AUSTIN (Nexstar) — Updated rules have taken effect for Texas businesses to follow in situations when customer information is compromised.
House Bill 4390 requires businesses to notify customers of data breaches within 60 days. Previously, state law only required a notification in a timely manner.
State Rep. Giovanni Capriglione, R-Southlake, authored the bill, which was signed into law this year and took effect Sept. 1.
“What my bill aims to do is to provide a little bit more regulation— a little bit more oversight— into the information that’s being collected on us, about us, every single day, without our knowledge, a lot of times without our permission,” Capriglione said in an April committee hearing when he laid out the bill.
If more than 200 people are affected by a breach, business owners will need to inform the state attorney general’s office.
“This statute and the rules to implement it not only provide for customer privacy, but also to the safeguarding of consumer information,” Stephen Scurlock, Director of Government Relations for the Independent Bankers Association of Texas, said during the hearing.
Capriglione originally wanted the law to include a provision to require companies to “develop, implement, and maintain a comprehensive data security program that contains administrative, technical, and physical safeguards for personal identifying information.” Tech companies pushed back, arguing it would cost some businesses too much to put that in place.
“(Laws like this are) more likely to result in significant compliance costs and stifled innovation, rather than improving consumer safety,” Sarah Matz, senior director of State Government Affairs for the Computing Technology Industry Association, said in that April committee meeting.
The legislation also establishes a Texas Privacy Protection Advisory Council to study the state’s privacy laws and make recommendations to lawmakers.
“There’s laws already in place for lots of internet dealings, yet the breaches still occur, yet people still go unpunished,” Dr. Michael MacLeod, who has more than three decades of experience in information technology and cybersecurity, said.

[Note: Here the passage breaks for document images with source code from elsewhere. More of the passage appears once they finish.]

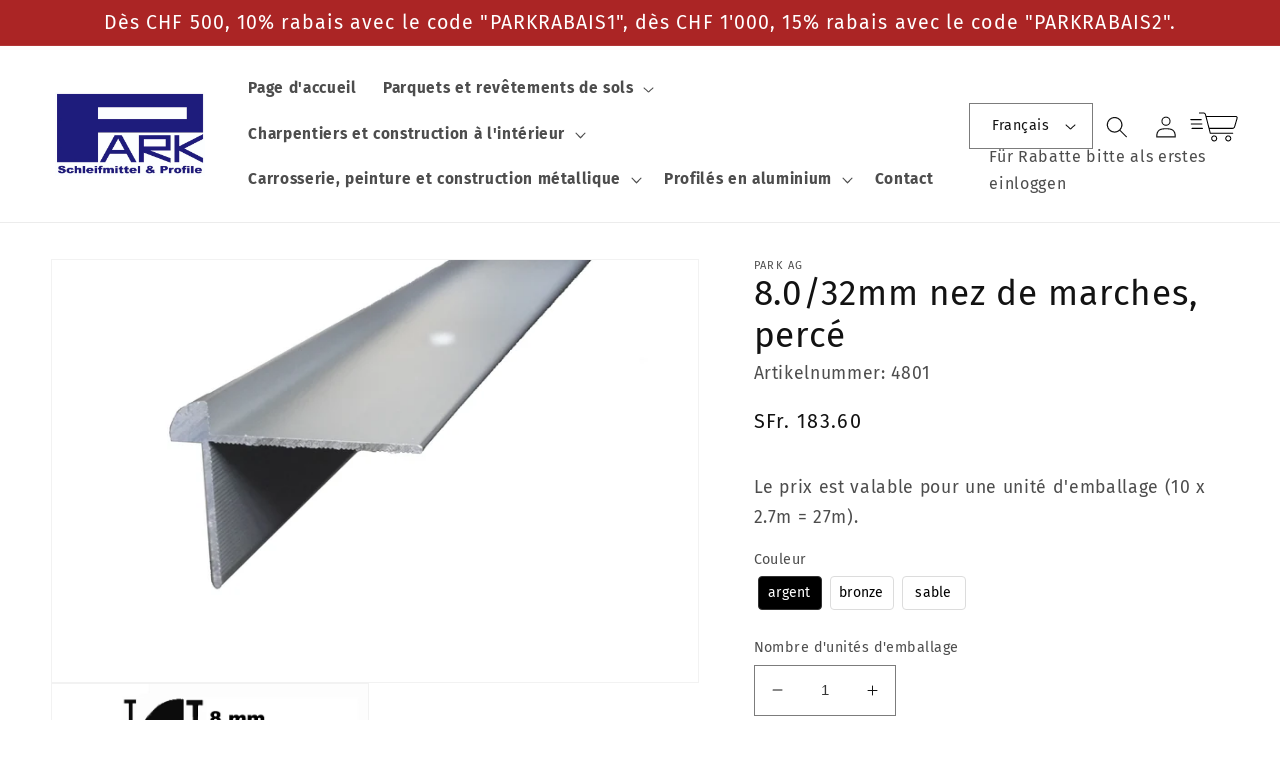

--- FILE ---
content_type: text/javascript; charset=utf-8
request_url: https://parkag.ch/fr/search.js?q=id:%228320569016638%22&view=ymq.b2b
body_size: -528
content:


  [
    
        {
            "id": 8320569016638,
            "title": "8.0\/32mm nez de marches, percé",
            "tags": ["treppenkantenprofil_normal"],
            "handle": "8-0-32mm-treppenkantenprofil-gebohrt",
            "type": "",
            "vendor": "Park AG",
            "variants": [
                
                    {
                        "id": 45291642585406,
                        "title": "argent",
                        "price": 18360,
                        "compare_at_price": null,
                        "available": true,
                        "unit_price": null,
                        "base_measure": null,
                        "quantity_value": null
                    }
                    ,
                
                    {
                        "id": 45291642618174,
                        "title": "bronze",
                        "price": 20520,
                        "compare_at_price": null,
                        "available": true,
                        "unit_price": null,
                        "base_measure": null,
                        "quantity_value": null
                    }
                    ,
                
                    {
                        "id": 45291653136702,
                        "title": "sable",
                        "price": 19710,
                        "compare_at_price": null,
                        "available": true,
                        "unit_price": null,
                        "base_measure": null,
                        "quantity_value": null
                    }
                    
                
            ],
            "available": true,
            "compare_at_price_max": 0,
            "compare_at_price_min": 0,
            "price": 18360,
            "compare_at_price": null,
            "price_max": 20520,
            "price_min": 18360,
            "collections": [
                
                    {
                        "id": 443309654334,
                        "title": "Nez de marches",
                        "tags": ["treppenkantenprofil_normal"]
                    }
                    
                
            ]
        }
        
    
  ]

MacLeod, now a professor at Austin Community College, said vulnerabilities boil down to money.
“My dealings with companies, whether they be state, public, or private, it’s always been the money, not investing the money in the security systems that are necessary to protect the data,” he explained.
MacLeod suggested to delete e-mail if you don’t recognize the sender or subject.

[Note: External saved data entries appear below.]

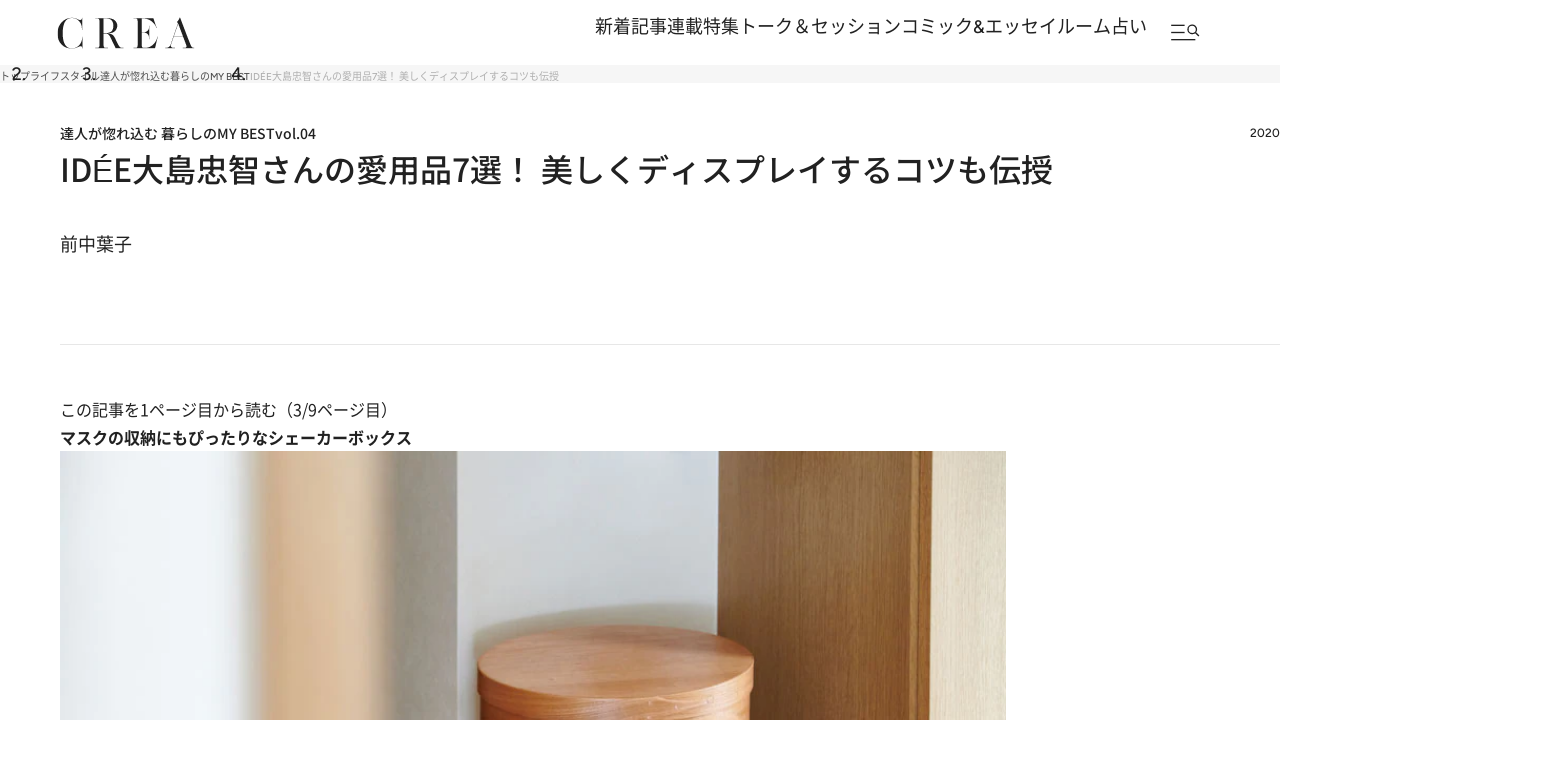

--- FILE ---
content_type: text/html; charset=utf-8
request_url: https://www.google.com/recaptcha/api2/aframe
body_size: 183
content:
<!DOCTYPE HTML><html><head><meta http-equiv="content-type" content="text/html; charset=UTF-8"></head><body><script nonce="7-EF7k1-vR7FXUzSmEoYgA">/** Anti-fraud and anti-abuse applications only. See google.com/recaptcha */ try{var clients={'sodar':'https://pagead2.googlesyndication.com/pagead/sodar?'};window.addEventListener("message",function(a){try{if(a.source===window.parent){var b=JSON.parse(a.data);var c=clients[b['id']];if(c){var d=document.createElement('img');d.src=c+b['params']+'&rc='+(localStorage.getItem("rc::a")?sessionStorage.getItem("rc::b"):"");window.document.body.appendChild(d);sessionStorage.setItem("rc::e",parseInt(sessionStorage.getItem("rc::e")||0)+1);localStorage.setItem("rc::h",'1769016665182');}}}catch(b){}});window.parent.postMessage("_grecaptcha_ready", "*");}catch(b){}</script></body></html>

--- FILE ---
content_type: application/javascript
request_url: https://crea.bunshun.jp/op/analytics.js?domain=bunshun.jp
body_size: -95
content:
var ISMLIB=ISMLIB||{};ISMLIB.ismuc='a04ac6c4-f0e5-4ad3-a367-2332e68dcf9f'


--- FILE ---
content_type: application/javascript; charset=utf-8
request_url: https://fundingchoicesmessages.google.com/f/AGSKWxUEPlu56pFMzjsOAEWydOSjOSZvzgUb-qlVAKWvAfP60w0UG7BoRbIPfTWHUYIZQ6oXVnNtSS5wNdUX5okIItp93Mn0QO_JXZzwfv1Pq2IAvmcWBHPHGaeGqzgImIpPHS3Xrs1ZEfk93EHXHvKuB6cb9J5CkhvxUxEr-1pUBegRoQMBbgtrlvvgjvTf/_/sponsoredlinks.-floorboard-ads//bytemark_ad./bmndoubleclickad..adsame-
body_size: -1291
content:
window['ab21878e-005d-4deb-852f-a70618dc6042'] = true;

“I can’t tell you the number of emails I’ve gotten saying I won the lottery in Barbados. Never been there,” he joked.
He also recommended shredding physical mail that could have personal information on it.
“How many ads do you get, how many flyers do you get, credit card offers do you get? Don’t just recycle them,” he mentioned. “You have to shred that because I’ve watched people open the envelope and they take the offer out but yet they leave the envelope in the return envelope. All I need is the return envelope (and) because it has the code number on the back of it, I can now open a credit card in that person‘s name. The snail mail is just as dangerous as the email if it is not properly disposed of.”
Reached by phone Thursday, Capriglione said the members of the new advisory council should be selected and announced within a couple of months.